Artists go to great lengths to find a place to paint. Stewart Sineath, a 23-year-old painter living in Chapel Hill, once found a spot in his hometown of Burlington that he could reach on foot, somewhere he could spend hours on a piece without getting seen by passing cars. He had only to walk along the side of the highway, jump two fences, run through the woods and hike through mud to reach it.
Sineath, whose work has been shown at LUMP gallery, has traveled to New York and studied the styles and letterforms. But he no longer paints illegally, he says, because of a few "bad episodes," such as the time he was chased by a man on the University of North Carolina campus.
"I guess you could say I'm kind of a fraidy-cat," Sineath said. "A lot of the kids out there, if you cover up their stuff, they'll want to start a fight. And there's been horror stories about graffiti artists getting beat up by property owners or police officers. I just want to have a good time. I don't want to get in trouble."
Local graffiti artists say that a small group of talented guys regularly puts in work, but that the area's car culture and suburban sprawl work against the incubation of a graffiti scene. Except for freight trains, there aren't many places or surfaces where a graffiti piece can stay up for a while and be seen. And it's not amazing if no one sees it.
"The people who do it, who have really impressive skills, you'd pass them on the street and not even notice," Kernick said. "They're not accepted, they're funny-looking. You can tell by the way a person dresses, by the way they carry stuff. A writer can tell another writer."

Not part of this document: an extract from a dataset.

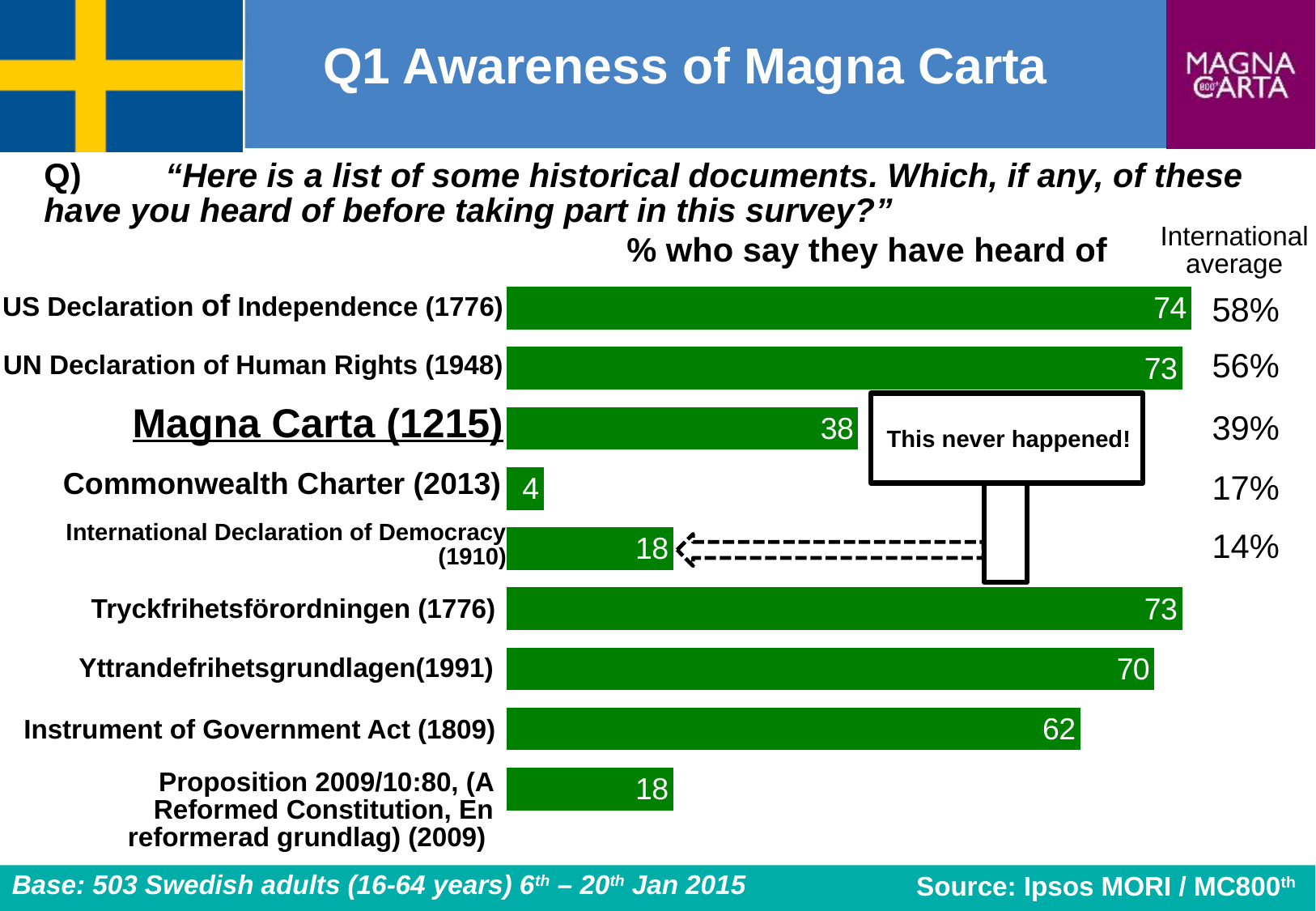
What percentage say they have heard of Magna Carta (1215)? 38 Which document has the lowest percentage of people who say they have heard of it? Commonwealth Charter (2013) What is the value shown for the Instrument of Government Act (1809)? 62 What percentage of Swedish adults say they have heard of the US Declaration of Independence (1776)? 74 What is the value shown for the Commonwealth Charter (2013)? 4 What is the difference between the values for the US Declaration of Independence (1776) and Magna Carta (1215)? 36 Which document has the highest percentage of people who say they have heard of it? US Declaration of Independence (1776) What is the difference between the value for the UN Declaration of Human Rights (1948) and the International Declaration of Democracy (1910)? 55 How many documents are listed in the chart? 9 What kind of chart is shown on the slide? Bar chart What is the international average shown for Magna Carta (1215)? 39% Which has a higher value: Yttrandefrihetsgrundlagen (1991) or the Instrument of Government Act (1809)? Yttrandefrihetsgrundlagen (1991)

All it would take for Raleigh to develop a real scene, Kernick said, is for the right person to move to town, make his mark, teach other people, and build a scene.
Report, record, remove
Debbie Regentin is a sergeant with the Raleigh Police Department's Threat Assessment Unit. She keeps a file with photographs of all graffiti found in the city. Graffiti has not been a major problem in Raleigh recently, she says. There have been five to 10 arrests in the past year, some involving political graffiti, because of the Iraq war.
Regentin credits her unit's aggressive "report, record, remove" approach with erasing the graffiti quickly.
"If you leave graffiti up, it really is the 'broken-window' syndrome," she said. "It sends the message that the neighborhood doesn't care. You've got to stop it, or it'll take over a community."
Regentin's unit is exploring a proposal for a new "free wall" in Raleigh, she said. "I do think there should be some expression. Some of the artwork I've seen is beautiful."
Some say the only difference between art and vandalism is permission, and that graffiti art has more business being in a legitimate gallery than, say, the paintings of Thomas Kinkade. Opponents would rather not offer up their town's walls and bridges to the antisocial leanings of a few adolescents. Particularly if the result doesn't look like "art."